Online Midweek May 13

The Land of Israel While the People of Israel Were Gone

Remember how the land of Israel was described in the Scriptures:

the Lord brought us out of Egypt with a mighty hand and an outstretched arm and with great terror and with signs and wonders; and He has brought us to this place and has given us this land, a land flowing with milk and honey. 

(Deuteronomy 26:8-9)

 7 For the Lord your God is bringing you into a good land, a land of brooks of water, of fountains and springs, flowing forth in valleys and hills; 

8 a land of wheat and barley, of vines and fig trees and pomegranates, a land of olive oil and honey; 

9 a land where you will eat food without scarcity, in which you will not lack anything; a land whose stones are iron, and out of whose hills you can dig copper. 

10 When you have eaten and are satisfied, you shall bless the Lord your God for the good land which He has given you.

11 “Beware that you do not forget the Lord your God by not keeping His commandments and His ordinances and His statutes which I am commanding you today

12 otherwise, when you have eaten and are satisfied, and have built good houses and lived in them, 

13 and when your herds and your flocks multiply, and your silver and gold multiply, and all that you have multiplies, 

14 then your heart will become proud and you will forget the Lord your God who brought you out from the land of Egypt, out of the house of slavery. 

15 He led you through the great and terrible wilderness, with its fiery serpents and scorpions and thirsty ground where there was no water; He brought water for you out of the rock of flint. 

16 In the wilderness He fed you manna which your fathers did not know, that He might humble you and that He might test you, to do good for you in the end.

**Questions on scene geometry**.
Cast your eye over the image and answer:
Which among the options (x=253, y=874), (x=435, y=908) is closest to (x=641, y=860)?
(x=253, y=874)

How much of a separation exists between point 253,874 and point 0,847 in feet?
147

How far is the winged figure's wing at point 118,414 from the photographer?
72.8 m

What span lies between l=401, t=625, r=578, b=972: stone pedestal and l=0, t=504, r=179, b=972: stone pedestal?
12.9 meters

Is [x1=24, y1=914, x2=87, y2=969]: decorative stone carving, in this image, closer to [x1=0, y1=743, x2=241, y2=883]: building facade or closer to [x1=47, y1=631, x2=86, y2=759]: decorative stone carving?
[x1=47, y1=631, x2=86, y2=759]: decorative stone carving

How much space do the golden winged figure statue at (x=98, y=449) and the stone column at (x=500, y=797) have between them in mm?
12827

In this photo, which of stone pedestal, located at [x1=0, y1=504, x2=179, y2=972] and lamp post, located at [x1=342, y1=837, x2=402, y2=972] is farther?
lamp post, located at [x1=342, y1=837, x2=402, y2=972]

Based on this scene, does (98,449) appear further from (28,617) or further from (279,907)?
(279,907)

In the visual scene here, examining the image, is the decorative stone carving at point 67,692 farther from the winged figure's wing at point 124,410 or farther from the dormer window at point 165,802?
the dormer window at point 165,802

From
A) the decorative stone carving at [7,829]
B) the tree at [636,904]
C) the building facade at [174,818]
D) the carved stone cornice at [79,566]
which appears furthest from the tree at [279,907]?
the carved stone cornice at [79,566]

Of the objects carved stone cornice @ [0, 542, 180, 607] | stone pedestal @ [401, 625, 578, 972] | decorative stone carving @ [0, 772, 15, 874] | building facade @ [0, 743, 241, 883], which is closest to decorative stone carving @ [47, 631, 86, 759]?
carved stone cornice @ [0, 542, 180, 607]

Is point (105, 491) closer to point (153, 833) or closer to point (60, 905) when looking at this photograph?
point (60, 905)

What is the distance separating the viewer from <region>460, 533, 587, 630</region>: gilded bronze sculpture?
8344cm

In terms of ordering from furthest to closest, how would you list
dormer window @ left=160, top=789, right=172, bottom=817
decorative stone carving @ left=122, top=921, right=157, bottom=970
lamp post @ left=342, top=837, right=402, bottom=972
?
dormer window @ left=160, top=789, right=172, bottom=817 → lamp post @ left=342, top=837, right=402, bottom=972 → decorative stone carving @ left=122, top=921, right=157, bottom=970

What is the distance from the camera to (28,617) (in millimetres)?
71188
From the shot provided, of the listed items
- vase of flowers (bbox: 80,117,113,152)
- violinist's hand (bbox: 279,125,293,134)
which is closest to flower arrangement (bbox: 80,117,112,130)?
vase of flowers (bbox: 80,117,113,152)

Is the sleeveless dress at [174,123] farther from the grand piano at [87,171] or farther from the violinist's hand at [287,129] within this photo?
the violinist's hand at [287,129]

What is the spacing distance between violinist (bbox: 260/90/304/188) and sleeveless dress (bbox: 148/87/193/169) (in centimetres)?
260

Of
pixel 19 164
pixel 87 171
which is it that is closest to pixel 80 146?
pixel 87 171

**JOBS**.
[1] Using only the passage on the land of Israel, decide whether each statement below agrees with it, answering yes or no and quoting the decisive words: (a) The land is described as one whose stones are iron. (b) Water was brought out of a rock of marble. (c) The fathers already knew the manna given in the wilderness.
[2] Put the lines of the records running from the line that contains "What is the spacing" through the end of the records, inclusive, into a JSON list of strings, one string per line, leaving out blank lines.

**RESPONSES FOR EACH TASK**.
[1]
(a) Yes: "a land whose stones are iron"
(b) No: "He brought water for you out of the rock of flint."
(c) No: "manna which your fathers did not know"

[2]
[
  "What is the spacing distance between violinist (bbox: 260/90/304/188) and sleeveless dress (bbox: 148/87/193/169) (in centimetres)?",
  "260",
  "Of",
  "pixel 19 164",
  "pixel 87 171",
  "which is it that is closest to pixel 80 146?",
  "pixel 87 171"
]